TEXT SEGMENT -

- Participating broadcaster: Macedonian Radio Television (MRT)
- Country: Macedonia
- Selection process: Skopje Fest 2011
- Selection date: 27 February 2011

Competing entry
- Song: "Rusinka"
- Artist: Vlatko Ilievski
- Songwriters: Grigor Koprov; Jovan Jovanov; Vladimir Dojčinovski; Marko Marinković;

Placement
- Semi-final result: Failed to qualify (16th)

Participation chronology

= Macedonia in the Eurovision Song Contest 2011 =

Macedonia (Note: Officially under the provisional appellation "former Yugoslav Republic of Macedonia", abbreviated "FYR Macedonia".) was represented at the Eurovision Song Contest 2011 with the song "Rusinka", written by Grigor Koprov, Jovan Jovanov, Vladimir Dojčinovski and Marko Marinković, and performed by Vlatko Ilievski. The Macedonian participating broadcaster, Macedonian Radio Television (MRT), organised Skopje Fest 2011 in order to select its entry for the contest. Twenty entries competed in the competition on 27 February 2011 where "Rusinka" performed by Vlatko Ilievski was selected following the combination of votes from a fifteen-member jury panel and a public televote.

Macedonia was drawn to compete in the second semi-final of the Eurovision Song Contest which took place on 12 May 2011. Performing during the show in position 11, "Rusinka" was not announced among the top 10 entries of the second semi-final and therefore did not qualify to compete in the final. It was later revealed that Macedonia placed sixteenth out of the 19 participating countries in the semi-final with 36 points.

==Background==

Prior to the 2011 contest, Macedonia had participated in the Eurovision Song Contest ten times since its first entry in . The nation's best result in the contest to this point was twelfth, which it achieved in 2006 with the song "Ninanajna" performed by Elena Risteska. Following the introduction of semi-finals for the , Macedonia had featured in only four finals.

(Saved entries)
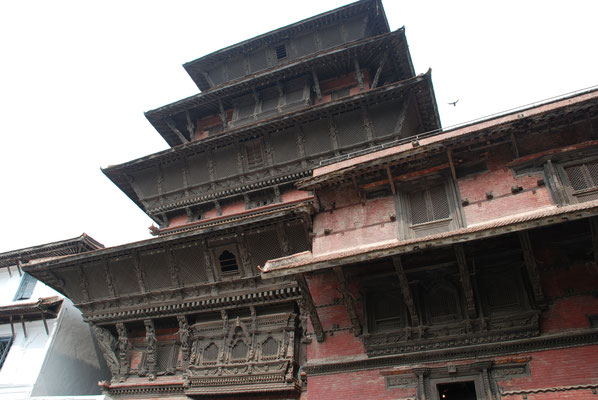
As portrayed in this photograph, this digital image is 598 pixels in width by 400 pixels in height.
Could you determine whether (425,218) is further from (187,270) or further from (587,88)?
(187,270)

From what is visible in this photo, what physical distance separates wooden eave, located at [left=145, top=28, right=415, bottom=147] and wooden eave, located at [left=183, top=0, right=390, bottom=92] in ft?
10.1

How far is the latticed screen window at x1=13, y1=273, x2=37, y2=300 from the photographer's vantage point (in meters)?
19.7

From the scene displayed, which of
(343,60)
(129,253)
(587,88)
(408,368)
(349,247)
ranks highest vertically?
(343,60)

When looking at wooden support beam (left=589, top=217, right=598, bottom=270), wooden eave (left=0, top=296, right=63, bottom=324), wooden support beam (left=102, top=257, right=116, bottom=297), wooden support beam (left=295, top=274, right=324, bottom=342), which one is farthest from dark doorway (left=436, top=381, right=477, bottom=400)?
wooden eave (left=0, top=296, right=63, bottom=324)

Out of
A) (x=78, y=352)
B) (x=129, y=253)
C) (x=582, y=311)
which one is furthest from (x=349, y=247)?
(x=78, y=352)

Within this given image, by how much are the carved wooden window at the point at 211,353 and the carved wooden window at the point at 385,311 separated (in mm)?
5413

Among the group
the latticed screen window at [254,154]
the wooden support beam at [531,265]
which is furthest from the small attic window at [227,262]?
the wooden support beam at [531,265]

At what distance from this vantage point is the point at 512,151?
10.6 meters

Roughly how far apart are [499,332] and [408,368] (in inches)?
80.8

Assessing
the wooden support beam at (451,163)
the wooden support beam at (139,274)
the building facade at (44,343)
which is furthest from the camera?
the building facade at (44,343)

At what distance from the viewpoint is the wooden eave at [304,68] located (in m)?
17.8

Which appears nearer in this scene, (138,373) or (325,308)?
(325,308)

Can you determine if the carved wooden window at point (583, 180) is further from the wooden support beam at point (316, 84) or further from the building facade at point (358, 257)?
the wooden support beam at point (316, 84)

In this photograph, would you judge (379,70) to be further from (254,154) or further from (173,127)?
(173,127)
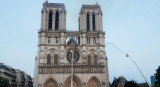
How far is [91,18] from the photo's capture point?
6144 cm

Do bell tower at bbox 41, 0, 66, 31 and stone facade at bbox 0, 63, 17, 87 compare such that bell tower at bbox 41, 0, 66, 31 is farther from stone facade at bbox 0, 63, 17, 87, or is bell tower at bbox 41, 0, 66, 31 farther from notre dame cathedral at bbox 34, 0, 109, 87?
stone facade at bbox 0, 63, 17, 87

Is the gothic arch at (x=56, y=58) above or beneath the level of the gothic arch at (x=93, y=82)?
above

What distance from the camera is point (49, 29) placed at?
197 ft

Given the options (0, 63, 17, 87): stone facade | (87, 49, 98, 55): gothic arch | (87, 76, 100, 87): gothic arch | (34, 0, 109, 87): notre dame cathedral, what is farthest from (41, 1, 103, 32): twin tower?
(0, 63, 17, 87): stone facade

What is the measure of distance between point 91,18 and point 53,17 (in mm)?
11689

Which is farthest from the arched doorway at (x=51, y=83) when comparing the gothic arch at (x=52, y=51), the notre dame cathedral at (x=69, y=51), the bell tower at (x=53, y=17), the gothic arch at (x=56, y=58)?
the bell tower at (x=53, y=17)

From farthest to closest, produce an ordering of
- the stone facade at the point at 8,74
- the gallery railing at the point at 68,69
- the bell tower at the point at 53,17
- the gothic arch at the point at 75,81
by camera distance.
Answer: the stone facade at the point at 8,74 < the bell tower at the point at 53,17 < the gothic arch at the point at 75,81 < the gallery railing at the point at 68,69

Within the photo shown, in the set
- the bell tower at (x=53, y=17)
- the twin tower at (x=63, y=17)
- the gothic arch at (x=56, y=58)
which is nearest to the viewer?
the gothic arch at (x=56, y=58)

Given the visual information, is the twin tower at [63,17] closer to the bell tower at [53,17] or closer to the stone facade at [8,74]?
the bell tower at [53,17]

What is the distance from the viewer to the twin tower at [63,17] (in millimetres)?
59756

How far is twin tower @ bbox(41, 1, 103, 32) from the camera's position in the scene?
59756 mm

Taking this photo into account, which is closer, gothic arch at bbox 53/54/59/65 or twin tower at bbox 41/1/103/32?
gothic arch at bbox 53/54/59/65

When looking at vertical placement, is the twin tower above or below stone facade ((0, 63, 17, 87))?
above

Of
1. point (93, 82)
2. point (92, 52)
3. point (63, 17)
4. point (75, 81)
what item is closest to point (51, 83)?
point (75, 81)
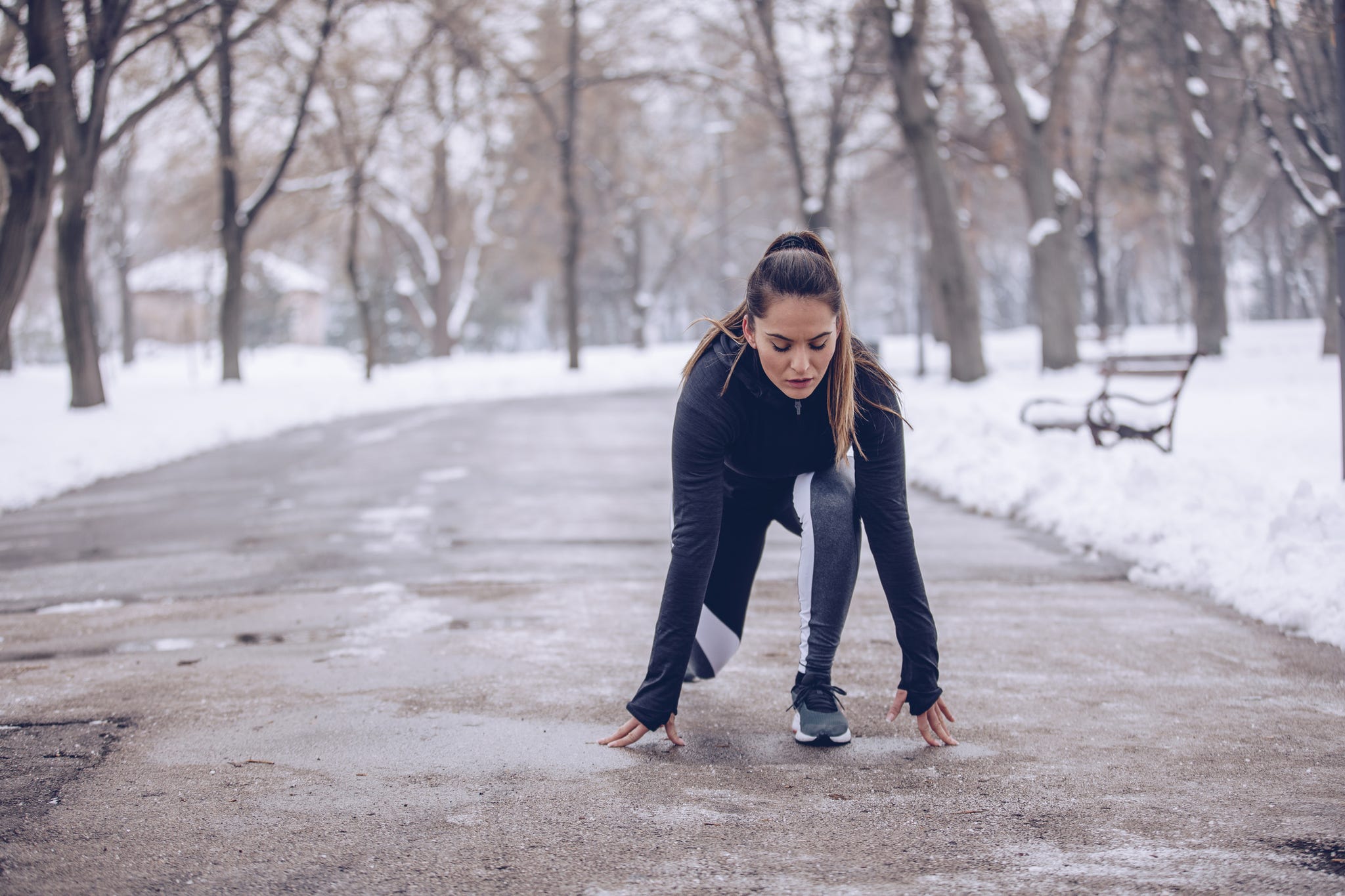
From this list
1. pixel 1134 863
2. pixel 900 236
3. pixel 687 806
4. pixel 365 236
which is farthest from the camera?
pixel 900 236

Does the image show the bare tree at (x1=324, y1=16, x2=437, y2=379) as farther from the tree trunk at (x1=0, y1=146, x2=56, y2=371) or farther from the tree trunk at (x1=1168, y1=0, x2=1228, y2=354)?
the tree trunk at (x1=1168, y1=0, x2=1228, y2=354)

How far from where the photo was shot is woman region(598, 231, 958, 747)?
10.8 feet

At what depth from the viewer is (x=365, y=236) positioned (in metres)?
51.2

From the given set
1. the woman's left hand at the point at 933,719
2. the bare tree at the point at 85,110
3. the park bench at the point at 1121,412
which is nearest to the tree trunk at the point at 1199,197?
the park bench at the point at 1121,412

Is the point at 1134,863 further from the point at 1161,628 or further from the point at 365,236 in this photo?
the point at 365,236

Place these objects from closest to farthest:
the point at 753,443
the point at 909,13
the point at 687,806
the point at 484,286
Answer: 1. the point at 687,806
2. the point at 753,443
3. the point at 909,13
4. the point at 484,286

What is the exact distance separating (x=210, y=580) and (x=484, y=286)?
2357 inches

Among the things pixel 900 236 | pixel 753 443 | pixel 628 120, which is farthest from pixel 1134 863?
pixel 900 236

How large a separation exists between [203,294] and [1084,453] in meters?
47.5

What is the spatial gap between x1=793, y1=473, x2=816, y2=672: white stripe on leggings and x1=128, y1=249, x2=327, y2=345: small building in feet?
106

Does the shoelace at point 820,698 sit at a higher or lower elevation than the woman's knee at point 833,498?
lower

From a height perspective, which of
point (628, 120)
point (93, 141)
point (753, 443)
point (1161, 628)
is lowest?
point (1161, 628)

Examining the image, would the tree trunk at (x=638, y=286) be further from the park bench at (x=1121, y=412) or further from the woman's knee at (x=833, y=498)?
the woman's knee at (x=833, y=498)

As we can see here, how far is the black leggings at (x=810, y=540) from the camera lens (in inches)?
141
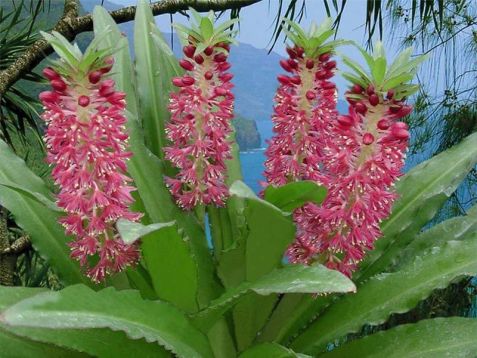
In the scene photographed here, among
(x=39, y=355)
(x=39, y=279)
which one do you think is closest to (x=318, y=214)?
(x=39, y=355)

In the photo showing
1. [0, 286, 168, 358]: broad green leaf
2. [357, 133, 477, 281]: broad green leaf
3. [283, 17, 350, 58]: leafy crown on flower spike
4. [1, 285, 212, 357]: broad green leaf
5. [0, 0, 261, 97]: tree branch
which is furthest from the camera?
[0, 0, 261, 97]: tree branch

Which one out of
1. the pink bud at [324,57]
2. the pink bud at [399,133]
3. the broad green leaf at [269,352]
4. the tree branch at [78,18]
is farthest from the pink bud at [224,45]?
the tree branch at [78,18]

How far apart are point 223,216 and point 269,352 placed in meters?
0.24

* * *

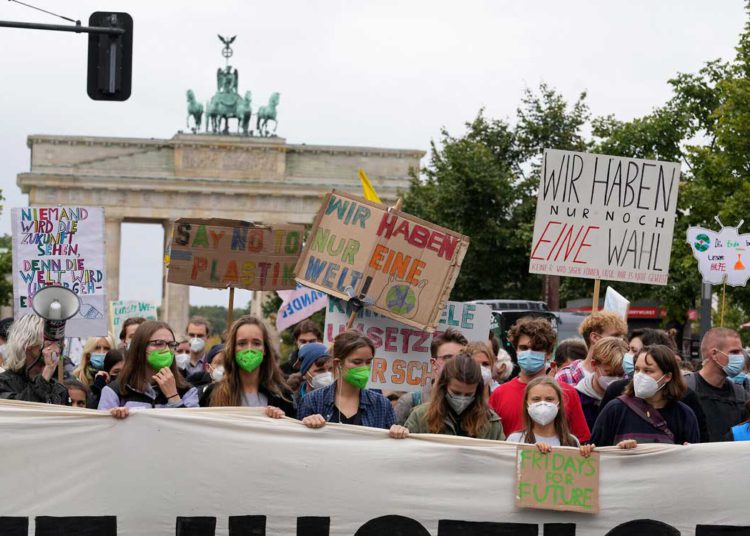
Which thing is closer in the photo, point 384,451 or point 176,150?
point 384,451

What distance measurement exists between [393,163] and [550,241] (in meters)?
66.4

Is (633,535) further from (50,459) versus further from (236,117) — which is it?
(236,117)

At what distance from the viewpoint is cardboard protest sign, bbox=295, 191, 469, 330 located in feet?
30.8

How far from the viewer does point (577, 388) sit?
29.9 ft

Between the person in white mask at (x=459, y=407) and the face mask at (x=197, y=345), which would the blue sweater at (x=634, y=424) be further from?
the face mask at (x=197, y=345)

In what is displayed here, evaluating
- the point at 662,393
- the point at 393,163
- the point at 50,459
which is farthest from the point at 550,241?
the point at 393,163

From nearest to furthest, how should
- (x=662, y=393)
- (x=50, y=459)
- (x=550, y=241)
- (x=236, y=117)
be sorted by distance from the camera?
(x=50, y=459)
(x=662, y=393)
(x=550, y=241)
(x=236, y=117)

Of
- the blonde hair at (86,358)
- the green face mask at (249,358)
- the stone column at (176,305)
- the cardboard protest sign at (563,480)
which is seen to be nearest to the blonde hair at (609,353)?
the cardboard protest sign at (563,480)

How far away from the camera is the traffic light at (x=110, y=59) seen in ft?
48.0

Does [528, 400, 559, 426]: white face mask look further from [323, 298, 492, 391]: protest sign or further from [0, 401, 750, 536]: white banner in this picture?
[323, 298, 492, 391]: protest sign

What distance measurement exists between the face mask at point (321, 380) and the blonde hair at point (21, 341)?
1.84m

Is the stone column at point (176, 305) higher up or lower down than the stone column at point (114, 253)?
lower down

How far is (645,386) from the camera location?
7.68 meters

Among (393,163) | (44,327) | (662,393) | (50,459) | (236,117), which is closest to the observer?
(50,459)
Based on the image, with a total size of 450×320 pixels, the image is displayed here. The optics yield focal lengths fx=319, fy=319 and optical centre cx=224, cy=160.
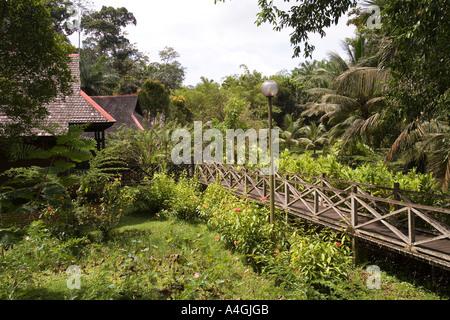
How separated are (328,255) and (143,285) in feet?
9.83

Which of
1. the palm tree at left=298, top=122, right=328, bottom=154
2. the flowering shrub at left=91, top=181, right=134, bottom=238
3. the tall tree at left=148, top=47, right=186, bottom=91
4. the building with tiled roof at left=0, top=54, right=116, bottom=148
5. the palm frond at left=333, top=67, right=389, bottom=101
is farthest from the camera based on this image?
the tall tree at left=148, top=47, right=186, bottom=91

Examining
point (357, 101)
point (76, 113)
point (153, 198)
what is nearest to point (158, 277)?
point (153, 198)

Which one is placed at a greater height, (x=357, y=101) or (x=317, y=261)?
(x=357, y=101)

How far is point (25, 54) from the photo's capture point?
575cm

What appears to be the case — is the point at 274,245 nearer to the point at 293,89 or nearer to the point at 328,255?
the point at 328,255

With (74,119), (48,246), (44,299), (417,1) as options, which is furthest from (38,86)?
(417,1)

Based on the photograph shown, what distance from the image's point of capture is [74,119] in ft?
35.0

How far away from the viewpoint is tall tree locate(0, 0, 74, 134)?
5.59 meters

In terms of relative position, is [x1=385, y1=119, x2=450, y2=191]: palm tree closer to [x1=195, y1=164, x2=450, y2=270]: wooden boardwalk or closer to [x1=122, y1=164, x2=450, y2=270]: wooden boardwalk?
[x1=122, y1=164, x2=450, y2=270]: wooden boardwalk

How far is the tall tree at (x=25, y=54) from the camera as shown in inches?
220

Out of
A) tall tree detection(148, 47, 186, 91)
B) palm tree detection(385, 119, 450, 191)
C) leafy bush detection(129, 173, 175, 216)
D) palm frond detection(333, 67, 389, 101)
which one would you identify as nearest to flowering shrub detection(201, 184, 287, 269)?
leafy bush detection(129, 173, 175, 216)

THE PROBLEM -
Could you output, word for word, the part of the text on Macedonia at Eurovision 2011 starting at "- Artist: Vlatko" and ending at "to qualify (16th)"?

ANSWER SECTION -
- Artist: Vlatko Ilievski
- Songwriters: Grigor Koprov; Jovan Jovanov; Vladimir Dojčinovski; Marko Marinković;

Placement
- Semi-final result: Failed to qualify (16th)